India in 2009 saw a drop in the demand for passport for the first time in the last 5 years. The data from the ministry of external affairs indicates that the demand for passport climbed down throughout the years of financial crisis when the global economy contracted.
This drop in the demand for passports could be on account of several reasons including that of Indians opting to delay holidaying at expensive foreign tourist destinations, during the tough recessionary conditions and, in the process, accumulating the savings for the rainy days. It could also imply that Indian job-seekers, who aspired to work for large MNCs, realized the dwindling growth prospects involved in working with over-leveraged and financially weak foreign companies.
The global recession since the late 2007 has led to deterioration in the economic health of the major advanced economies such as the US and the Europe – which are said to be the major destination markets for the low-cost outsourcing services offered by Indian off shoring and BPO companies.
Another crucial aspect that could have hit the number of passport issuances is that of the increasingly cumbersome passport renewal process.

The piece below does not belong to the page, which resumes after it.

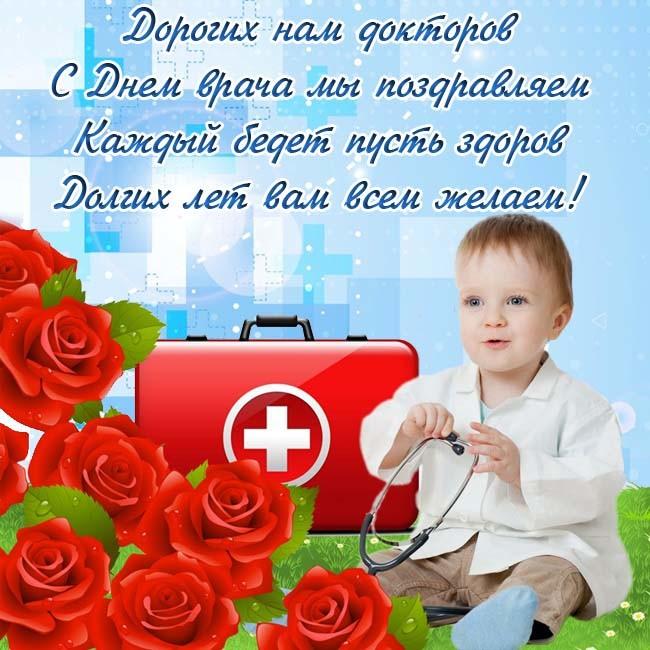 Международный День врача картинки бесплатно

Frankly, I haven’t gone through the process personally, but hearing it from my friend – it was a bad feeling. Speaking about a very recent incident, my colleague said he had to spend his valuable 6 hours in the passport office just to get it renewed.
The process which is implemented through various counters includes biometric data collection as well as other verification methodologies. In spite, of issuing online tokens the process takes much longer than the usual time.
Further, the report says that the traditionally migrant people of Kerala and Uttar Pradesh had also witnessed a significant drop in terms of passports handed out. Even the face-saver software industry involved in outsourcing services didn’t witness a boom in terms of too many graduates being recruited to serve their foreign clients.
Can we expect the demand from hot-spots Tier-II and III cities to pick in 2010?